COMPARISON OF APPROACHES

SEURAT LANDSCAPE WITH HOUSES 1881

Tacita Dean Fatigues, 2012

There are as many different approaches to (landscape) art as there are artists who paint/draw. Every individual has there own take on subject and method of representation

Above are images from two artists whose work has similarities. The similarities are the monochrome pallet and the delicate use of tone.

The differences are more easy to define. Tacita’s image is vast, like its subject – it fills the wall of a gallery. She has used media that are not created for art work, i.e. chalk and chalk board. Her drawing emerges from the black background as she uses chalk to create tones and shapes over the black. Tacita creates art in a time where such experiments of size and unconventional media are encouraged and enjoyed. The speed at which new styles of all art forms are enjoyed and digested is now rapid – probably due, in part, to the internet, social networking and globalisation. People can quickly share new ideas and their thoughts on them. New ideas may be less alarming than in Seurat’s time.

Seurats image is tiny in comparison approximately 25 x 32 cm. He uses conte crayon on a traditional white background, building black tone over the white.

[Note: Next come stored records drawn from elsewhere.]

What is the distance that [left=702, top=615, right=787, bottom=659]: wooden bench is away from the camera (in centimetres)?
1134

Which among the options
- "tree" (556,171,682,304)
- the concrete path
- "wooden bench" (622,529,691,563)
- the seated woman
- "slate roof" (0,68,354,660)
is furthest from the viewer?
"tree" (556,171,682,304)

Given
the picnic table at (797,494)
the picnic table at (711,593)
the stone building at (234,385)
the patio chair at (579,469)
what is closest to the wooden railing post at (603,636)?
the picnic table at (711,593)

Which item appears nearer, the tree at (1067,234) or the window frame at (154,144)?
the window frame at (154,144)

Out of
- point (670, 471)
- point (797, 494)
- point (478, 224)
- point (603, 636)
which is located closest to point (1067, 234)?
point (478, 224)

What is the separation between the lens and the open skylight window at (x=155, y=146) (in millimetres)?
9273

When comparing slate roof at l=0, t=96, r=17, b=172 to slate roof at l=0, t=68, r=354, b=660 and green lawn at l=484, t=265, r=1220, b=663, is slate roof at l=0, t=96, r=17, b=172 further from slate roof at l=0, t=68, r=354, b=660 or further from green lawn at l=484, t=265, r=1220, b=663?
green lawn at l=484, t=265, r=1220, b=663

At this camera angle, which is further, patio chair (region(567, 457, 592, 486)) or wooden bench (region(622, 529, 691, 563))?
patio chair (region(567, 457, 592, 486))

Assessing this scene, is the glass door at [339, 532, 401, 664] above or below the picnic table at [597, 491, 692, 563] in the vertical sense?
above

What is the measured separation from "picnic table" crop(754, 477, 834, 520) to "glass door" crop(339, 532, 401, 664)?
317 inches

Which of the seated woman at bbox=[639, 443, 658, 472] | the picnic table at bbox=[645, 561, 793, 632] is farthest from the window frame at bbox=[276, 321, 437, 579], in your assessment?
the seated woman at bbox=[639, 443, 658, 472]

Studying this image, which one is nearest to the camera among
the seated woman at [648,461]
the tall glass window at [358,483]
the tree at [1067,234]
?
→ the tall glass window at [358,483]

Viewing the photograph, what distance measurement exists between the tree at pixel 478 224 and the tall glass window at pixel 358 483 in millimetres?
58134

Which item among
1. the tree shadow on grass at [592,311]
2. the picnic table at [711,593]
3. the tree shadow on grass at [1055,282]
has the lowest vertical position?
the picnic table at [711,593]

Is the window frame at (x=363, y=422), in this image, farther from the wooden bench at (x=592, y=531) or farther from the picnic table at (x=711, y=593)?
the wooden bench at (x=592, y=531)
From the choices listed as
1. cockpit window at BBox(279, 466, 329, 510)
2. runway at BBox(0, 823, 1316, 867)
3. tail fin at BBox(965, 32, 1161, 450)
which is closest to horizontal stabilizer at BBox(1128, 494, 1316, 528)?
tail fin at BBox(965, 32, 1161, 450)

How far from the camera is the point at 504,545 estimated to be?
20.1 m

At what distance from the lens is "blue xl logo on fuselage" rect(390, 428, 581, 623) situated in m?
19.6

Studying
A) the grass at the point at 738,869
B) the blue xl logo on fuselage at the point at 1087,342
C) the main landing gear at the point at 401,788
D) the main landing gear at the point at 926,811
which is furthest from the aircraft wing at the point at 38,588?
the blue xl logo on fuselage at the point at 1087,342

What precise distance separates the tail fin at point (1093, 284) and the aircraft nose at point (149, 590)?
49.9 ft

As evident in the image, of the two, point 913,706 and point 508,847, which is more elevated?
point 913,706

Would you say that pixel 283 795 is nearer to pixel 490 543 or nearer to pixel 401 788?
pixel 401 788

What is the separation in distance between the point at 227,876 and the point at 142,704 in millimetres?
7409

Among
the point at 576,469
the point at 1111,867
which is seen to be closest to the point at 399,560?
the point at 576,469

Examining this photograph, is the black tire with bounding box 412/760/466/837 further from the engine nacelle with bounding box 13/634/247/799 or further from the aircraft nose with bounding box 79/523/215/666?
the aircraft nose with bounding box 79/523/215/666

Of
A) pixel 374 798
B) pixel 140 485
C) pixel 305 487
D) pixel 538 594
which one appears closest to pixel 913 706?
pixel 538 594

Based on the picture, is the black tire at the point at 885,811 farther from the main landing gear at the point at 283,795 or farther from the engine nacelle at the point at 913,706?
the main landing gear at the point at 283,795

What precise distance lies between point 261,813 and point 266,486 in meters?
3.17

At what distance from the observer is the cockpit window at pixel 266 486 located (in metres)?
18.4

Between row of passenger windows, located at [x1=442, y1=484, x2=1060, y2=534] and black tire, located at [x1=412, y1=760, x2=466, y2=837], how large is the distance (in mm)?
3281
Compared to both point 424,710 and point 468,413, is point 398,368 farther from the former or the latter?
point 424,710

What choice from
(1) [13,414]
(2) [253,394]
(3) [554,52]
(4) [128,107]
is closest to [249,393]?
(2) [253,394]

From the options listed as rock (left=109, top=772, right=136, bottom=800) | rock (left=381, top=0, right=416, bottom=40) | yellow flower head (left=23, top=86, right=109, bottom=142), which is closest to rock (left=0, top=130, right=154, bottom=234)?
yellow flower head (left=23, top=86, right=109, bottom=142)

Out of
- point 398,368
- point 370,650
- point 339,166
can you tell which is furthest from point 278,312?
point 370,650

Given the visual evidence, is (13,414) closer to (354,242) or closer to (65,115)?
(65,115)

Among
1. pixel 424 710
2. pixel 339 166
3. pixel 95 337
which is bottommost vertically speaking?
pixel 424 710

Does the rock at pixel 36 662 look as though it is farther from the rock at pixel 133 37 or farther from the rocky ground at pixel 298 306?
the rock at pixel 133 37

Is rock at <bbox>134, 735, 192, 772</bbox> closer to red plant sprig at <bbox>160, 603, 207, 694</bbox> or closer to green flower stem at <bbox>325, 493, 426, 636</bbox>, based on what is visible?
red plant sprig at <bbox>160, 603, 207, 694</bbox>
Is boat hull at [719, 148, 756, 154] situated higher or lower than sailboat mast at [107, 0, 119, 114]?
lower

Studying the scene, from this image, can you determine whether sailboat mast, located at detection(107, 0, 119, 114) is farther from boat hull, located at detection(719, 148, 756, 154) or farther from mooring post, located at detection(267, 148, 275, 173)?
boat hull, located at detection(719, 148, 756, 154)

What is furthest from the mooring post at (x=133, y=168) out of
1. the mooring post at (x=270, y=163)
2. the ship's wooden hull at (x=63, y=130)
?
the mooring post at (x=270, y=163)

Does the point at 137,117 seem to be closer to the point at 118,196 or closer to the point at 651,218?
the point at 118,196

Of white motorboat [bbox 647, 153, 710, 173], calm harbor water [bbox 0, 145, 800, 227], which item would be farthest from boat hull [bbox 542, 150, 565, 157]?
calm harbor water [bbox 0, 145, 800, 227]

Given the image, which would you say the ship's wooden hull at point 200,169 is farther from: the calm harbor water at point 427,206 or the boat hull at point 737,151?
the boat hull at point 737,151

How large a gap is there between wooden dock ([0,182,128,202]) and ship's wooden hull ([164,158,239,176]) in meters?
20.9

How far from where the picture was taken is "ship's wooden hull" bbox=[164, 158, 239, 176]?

In Seurats time, experimentation with new methods and styles took time to become enjoyed, established and accepted. Indeed, Seurats methods were also considered unconventional – but ‘unconventional’ takes time to grow and metamorphize. Without the experiments and ground-breaking working ways of many artists of the past, which now seem conventional, artists of the present (and future) could possibly not experiment and innovate either. This is because innovation builds on the back of other previous innovation – ‘by standing on the shoulders of giants’.

I think the objective of this research point and the other research points in this project, could be in fact for me, the student, to see clearly that the biggest differences between the images are the point in history and cultural background in which they were created. Both images are groundbreaking in that context and that is the biggest similarity they share.

These images go to show that new innovation exists in art (and other human endeavors) at almost all points in history and will continue to do so.